Reproduce every one of the records below verbatim, omitting the pictures.

### Records provided

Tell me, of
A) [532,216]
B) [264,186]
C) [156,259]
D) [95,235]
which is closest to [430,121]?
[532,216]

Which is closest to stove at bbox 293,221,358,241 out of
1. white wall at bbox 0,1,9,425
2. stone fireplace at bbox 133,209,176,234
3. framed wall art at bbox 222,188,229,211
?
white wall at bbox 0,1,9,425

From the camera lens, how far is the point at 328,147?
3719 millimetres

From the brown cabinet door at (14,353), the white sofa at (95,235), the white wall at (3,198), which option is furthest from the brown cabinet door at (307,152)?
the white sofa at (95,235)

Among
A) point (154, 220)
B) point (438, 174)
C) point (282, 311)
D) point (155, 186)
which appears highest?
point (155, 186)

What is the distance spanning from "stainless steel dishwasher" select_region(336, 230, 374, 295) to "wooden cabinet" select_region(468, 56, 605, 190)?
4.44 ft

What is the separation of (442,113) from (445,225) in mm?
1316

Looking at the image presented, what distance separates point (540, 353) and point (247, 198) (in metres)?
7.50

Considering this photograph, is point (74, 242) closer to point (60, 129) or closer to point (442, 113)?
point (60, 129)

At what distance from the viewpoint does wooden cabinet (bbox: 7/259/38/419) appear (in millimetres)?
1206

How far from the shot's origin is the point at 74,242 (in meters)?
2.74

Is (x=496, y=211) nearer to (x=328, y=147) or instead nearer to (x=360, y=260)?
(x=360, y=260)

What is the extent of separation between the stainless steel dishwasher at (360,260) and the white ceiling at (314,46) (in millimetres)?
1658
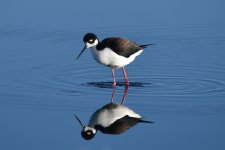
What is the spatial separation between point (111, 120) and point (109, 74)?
302cm

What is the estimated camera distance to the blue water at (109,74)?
352 inches

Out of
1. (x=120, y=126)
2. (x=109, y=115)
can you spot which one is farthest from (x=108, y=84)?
(x=120, y=126)

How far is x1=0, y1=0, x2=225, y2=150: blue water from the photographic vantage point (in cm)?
895

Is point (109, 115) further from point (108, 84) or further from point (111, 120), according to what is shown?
point (108, 84)

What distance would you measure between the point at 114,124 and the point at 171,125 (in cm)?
76

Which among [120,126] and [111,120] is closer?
[120,126]

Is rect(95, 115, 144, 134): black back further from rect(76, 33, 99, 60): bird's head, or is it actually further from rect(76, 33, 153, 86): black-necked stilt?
rect(76, 33, 99, 60): bird's head

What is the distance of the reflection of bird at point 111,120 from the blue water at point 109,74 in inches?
5.0

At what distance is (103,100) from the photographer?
34.3 ft

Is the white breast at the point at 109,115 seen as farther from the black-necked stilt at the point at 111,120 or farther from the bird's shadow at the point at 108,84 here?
the bird's shadow at the point at 108,84

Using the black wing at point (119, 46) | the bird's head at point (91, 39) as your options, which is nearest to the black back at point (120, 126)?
the black wing at point (119, 46)

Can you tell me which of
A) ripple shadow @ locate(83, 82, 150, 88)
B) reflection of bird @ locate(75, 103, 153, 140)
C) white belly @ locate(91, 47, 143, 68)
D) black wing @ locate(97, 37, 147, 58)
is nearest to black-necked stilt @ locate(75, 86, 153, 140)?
reflection of bird @ locate(75, 103, 153, 140)

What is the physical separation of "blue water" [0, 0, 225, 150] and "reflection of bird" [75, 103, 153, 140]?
0.13 m

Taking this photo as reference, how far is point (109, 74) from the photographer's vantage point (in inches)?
488
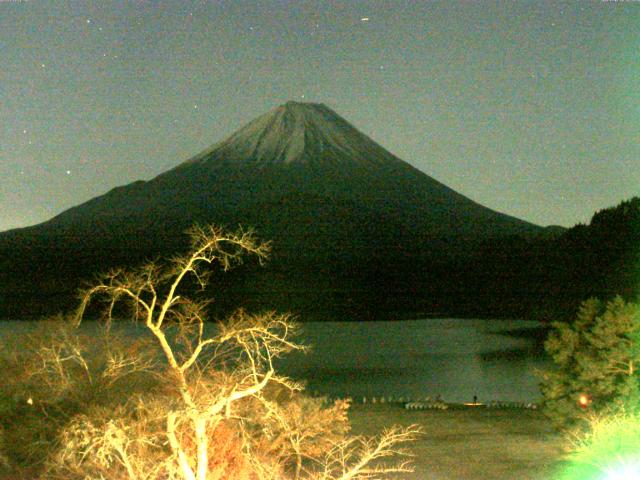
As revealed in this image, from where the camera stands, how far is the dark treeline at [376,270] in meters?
36.7

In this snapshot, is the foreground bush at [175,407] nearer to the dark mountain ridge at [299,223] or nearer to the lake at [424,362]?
the lake at [424,362]

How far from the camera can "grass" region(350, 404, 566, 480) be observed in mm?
11148

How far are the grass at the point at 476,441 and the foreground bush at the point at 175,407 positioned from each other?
88 cm

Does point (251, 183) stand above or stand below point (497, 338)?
above

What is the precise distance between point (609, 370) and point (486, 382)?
A: 14210 mm

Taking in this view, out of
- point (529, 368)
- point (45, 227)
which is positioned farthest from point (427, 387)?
point (45, 227)

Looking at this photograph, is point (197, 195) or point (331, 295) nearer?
point (331, 295)

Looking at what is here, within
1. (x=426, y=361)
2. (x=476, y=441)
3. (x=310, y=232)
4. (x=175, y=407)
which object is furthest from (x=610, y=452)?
(x=310, y=232)

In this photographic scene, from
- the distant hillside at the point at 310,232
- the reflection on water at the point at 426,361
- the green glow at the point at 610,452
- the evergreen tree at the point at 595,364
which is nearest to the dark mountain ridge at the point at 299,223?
the distant hillside at the point at 310,232

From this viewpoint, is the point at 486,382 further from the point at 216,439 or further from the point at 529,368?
the point at 216,439

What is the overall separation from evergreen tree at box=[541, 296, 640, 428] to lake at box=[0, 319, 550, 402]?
1295 mm

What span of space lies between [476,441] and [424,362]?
19338mm

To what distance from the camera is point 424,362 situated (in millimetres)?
32562

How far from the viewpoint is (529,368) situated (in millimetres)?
29359
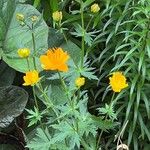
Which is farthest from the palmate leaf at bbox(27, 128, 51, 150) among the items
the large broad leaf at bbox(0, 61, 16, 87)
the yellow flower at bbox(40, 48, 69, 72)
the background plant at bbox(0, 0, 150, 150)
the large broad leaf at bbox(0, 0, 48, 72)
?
the large broad leaf at bbox(0, 61, 16, 87)

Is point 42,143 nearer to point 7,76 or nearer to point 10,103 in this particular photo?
point 10,103

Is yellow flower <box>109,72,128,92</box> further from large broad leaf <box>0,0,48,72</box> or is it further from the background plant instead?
large broad leaf <box>0,0,48,72</box>

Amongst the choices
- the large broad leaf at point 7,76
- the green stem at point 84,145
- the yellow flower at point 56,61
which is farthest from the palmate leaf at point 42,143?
the large broad leaf at point 7,76

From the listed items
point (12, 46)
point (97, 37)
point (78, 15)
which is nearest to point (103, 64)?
point (97, 37)

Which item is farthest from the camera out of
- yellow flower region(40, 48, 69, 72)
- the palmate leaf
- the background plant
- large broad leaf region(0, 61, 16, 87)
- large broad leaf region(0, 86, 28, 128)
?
large broad leaf region(0, 61, 16, 87)

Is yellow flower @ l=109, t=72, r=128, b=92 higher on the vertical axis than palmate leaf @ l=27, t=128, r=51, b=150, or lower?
higher

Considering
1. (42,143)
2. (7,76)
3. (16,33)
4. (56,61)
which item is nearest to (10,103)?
(7,76)

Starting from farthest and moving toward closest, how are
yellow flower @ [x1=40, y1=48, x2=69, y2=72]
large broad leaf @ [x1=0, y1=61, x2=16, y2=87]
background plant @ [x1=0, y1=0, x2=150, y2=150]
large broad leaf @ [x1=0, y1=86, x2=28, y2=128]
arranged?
large broad leaf @ [x1=0, y1=61, x2=16, y2=87], large broad leaf @ [x1=0, y1=86, x2=28, y2=128], background plant @ [x1=0, y1=0, x2=150, y2=150], yellow flower @ [x1=40, y1=48, x2=69, y2=72]
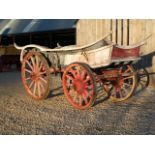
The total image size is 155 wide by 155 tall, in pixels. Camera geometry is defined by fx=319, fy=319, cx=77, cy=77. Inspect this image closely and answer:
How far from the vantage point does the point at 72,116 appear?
602 cm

######

**The solution**
Tell me, of
A) [532,216]
B) [264,186]
C) [156,259]
D) [95,235]
which is closest to [430,121]?
[532,216]

Which is closest to stove at bbox 293,221,358,241 out of
1. white wall at bbox 0,1,9,425
2. stone fireplace at bbox 133,209,176,234
3. framed wall art at bbox 222,188,229,211
?
white wall at bbox 0,1,9,425

From the camera lens, how far is the point at 328,147?
3719 millimetres

From the brown cabinet door at (14,353), the white sofa at (95,235), the white wall at (3,198), which option is furthest from the brown cabinet door at (307,152)?
the white sofa at (95,235)

Among
A) point (154, 220)
B) point (438, 174)
C) point (282, 311)
D) point (155, 186)
which appears highest?
point (155, 186)

What is the distance spanning from "stainless steel dishwasher" select_region(336, 230, 374, 295) to "wooden cabinet" select_region(468, 56, 605, 190)?
4.44 ft

What is the separation of (442,113) from (445,225) in mm?
1316

Looking at the image presented, what distance separates point (540, 353) and point (247, 198) (in metres)?
7.50

Considering this photograph, is point (74, 242) closer to point (60, 129) or closer to point (442, 113)?
point (60, 129)

At what distance from the viewpoint does wooden cabinet (bbox: 7/259/38/419) appear (in millimetres)?
1206

How far from the shot's origin is the point at 74,242 (in meters)?
2.74

Is (x=496, y=211) nearer to (x=328, y=147) or instead nearer to (x=360, y=260)?
(x=360, y=260)

What is the extent of separation between the stainless steel dishwasher at (360,260) and the white ceiling at (314,46) (in millimetres)?
1658
What is the spatial separation between point (111, 120) and point (109, 74)?
302cm

What is the estimated camera distance to the blue water at (109,74)?
352 inches

Out of
1. (x=120, y=126)
2. (x=109, y=115)
can you spot which one is farthest from (x=108, y=84)?
(x=120, y=126)

How far is x1=0, y1=0, x2=225, y2=150: blue water from the photographic vantage point (in cm)?
895

Is point (109, 115) further from point (108, 84) or further from point (111, 120), according to what is shown?
point (108, 84)

What distance would you measure between the point at 114,124 and the point at 171,125 (in cm)?
76

Which among [120,126] and [111,120] is closer?
[120,126]

Is rect(95, 115, 144, 134): black back further from rect(76, 33, 99, 60): bird's head, or is it actually further from rect(76, 33, 153, 86): black-necked stilt?
rect(76, 33, 99, 60): bird's head

What is the distance of the reflection of bird at point 111,120 from the blue water at point 109,74 in inches?
5.0

At what distance is (103,100) from the photographer?
34.3 ft

Is the white breast at the point at 109,115 seen as farther from the black-necked stilt at the point at 111,120 or farther from the bird's shadow at the point at 108,84 here?
the bird's shadow at the point at 108,84

Using the black wing at point (119, 46) | the bird's head at point (91, 39) as your options, which is nearest to the black back at point (120, 126)?
the black wing at point (119, 46)

Can you tell me which of
A) ripple shadow @ locate(83, 82, 150, 88)
B) reflection of bird @ locate(75, 103, 153, 140)
C) white belly @ locate(91, 47, 143, 68)
D) black wing @ locate(97, 37, 147, 58)
is nearest to black-necked stilt @ locate(75, 86, 153, 140)?
reflection of bird @ locate(75, 103, 153, 140)

What is the physical separation of "blue water" [0, 0, 225, 150] and "reflection of bird" [75, 103, 153, 140]?
0.13 m

Taking this photo as reference, how far is point (109, 74) from the photographer's vantage point (in inches)?
488
As revealed in this image, from where the camera stands, how far is the dark treeline at [376,270] in meters?
36.7

In this snapshot, is the foreground bush at [175,407] nearer to the dark mountain ridge at [299,223] or nearer to the lake at [424,362]?
the lake at [424,362]

How far from the camera can "grass" region(350, 404, 566, 480) be observed in mm?
11148

How far are the grass at the point at 476,441 and the foreground bush at the point at 175,407 positioned from each other?
88 cm

Does point (251, 183) stand above or stand below point (497, 338)?
above

What is the precise distance between point (609, 370) and point (486, 382)?
A: 14210 mm

Taking in this view, out of
- point (529, 368)
- point (45, 227)
which is positioned farthest from point (427, 387)?
point (45, 227)

Looking at this photograph, is point (197, 195) or point (331, 295) nearer?
point (331, 295)

Looking at what is here, within
1. (x=426, y=361)
2. (x=476, y=441)
3. (x=310, y=232)
4. (x=175, y=407)
which object is furthest from (x=610, y=452)?
(x=310, y=232)

In this photographic scene, from
- the distant hillside at the point at 310,232
- the reflection on water at the point at 426,361
- the green glow at the point at 610,452
- the evergreen tree at the point at 595,364
which is nearest to the dark mountain ridge at the point at 299,223?
the distant hillside at the point at 310,232

From this viewpoint, is the point at 486,382 further from the point at 216,439 or further from the point at 529,368?
the point at 216,439

What is the overall separation from evergreen tree at box=[541, 296, 640, 428] to lake at box=[0, 319, 550, 402]?
1295 mm

What span of space lies between [476,441] and [424,362]?
19338mm

To what distance from the camera is point 424,362 situated (in millimetres)?
32562

How far from the viewpoint is (529,368) situated (in millimetres)?
29359
Which is farthest from the palmate leaf at bbox(27, 128, 51, 150) among the items
the large broad leaf at bbox(0, 61, 16, 87)
the yellow flower at bbox(40, 48, 69, 72)
the background plant at bbox(0, 0, 150, 150)
the large broad leaf at bbox(0, 0, 48, 72)
?
the large broad leaf at bbox(0, 61, 16, 87)

Is point 42,143 nearer to point 7,76 or nearer to point 10,103 in this particular photo?
point 10,103

Is yellow flower <box>109,72,128,92</box> further from large broad leaf <box>0,0,48,72</box> or is it further from the background plant instead?
large broad leaf <box>0,0,48,72</box>

Amongst the choices
- the large broad leaf at point 7,76
- the green stem at point 84,145
- the yellow flower at point 56,61
which is farthest from the palmate leaf at point 42,143?
the large broad leaf at point 7,76

From the listed items
point (12, 46)
point (97, 37)
point (78, 15)
which is nearest to point (103, 64)?
point (97, 37)

Which item is farthest from the camera out of
- yellow flower region(40, 48, 69, 72)
- the palmate leaf
- the background plant
- large broad leaf region(0, 61, 16, 87)
- large broad leaf region(0, 86, 28, 128)
?
large broad leaf region(0, 61, 16, 87)

Is yellow flower @ l=109, t=72, r=128, b=92 higher on the vertical axis than palmate leaf @ l=27, t=128, r=51, b=150, or lower?
higher

Considering
1. (42,143)
2. (7,76)
3. (16,33)
4. (56,61)
which item is nearest to (10,103)?
(7,76)

Starting from farthest and moving toward closest, how are
yellow flower @ [x1=40, y1=48, x2=69, y2=72]
large broad leaf @ [x1=0, y1=61, x2=16, y2=87]
background plant @ [x1=0, y1=0, x2=150, y2=150]
large broad leaf @ [x1=0, y1=86, x2=28, y2=128]
arranged?
large broad leaf @ [x1=0, y1=61, x2=16, y2=87], large broad leaf @ [x1=0, y1=86, x2=28, y2=128], background plant @ [x1=0, y1=0, x2=150, y2=150], yellow flower @ [x1=40, y1=48, x2=69, y2=72]
The total image size is 155 wide by 155 tall, in pixels. Camera geometry is defined by fx=319, fy=319, cx=77, cy=77. Inspect this image closely and answer:
How far from the vantage point does the point at 72,116 appear?
602 cm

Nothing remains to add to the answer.